Records from a data collection:
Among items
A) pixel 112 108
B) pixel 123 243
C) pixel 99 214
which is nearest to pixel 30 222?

TASK BRIEF
Repeat the records above word for word.

THE SOLUTION
Among items
A) pixel 112 108
B) pixel 123 243
C) pixel 99 214
which is nearest to pixel 30 222?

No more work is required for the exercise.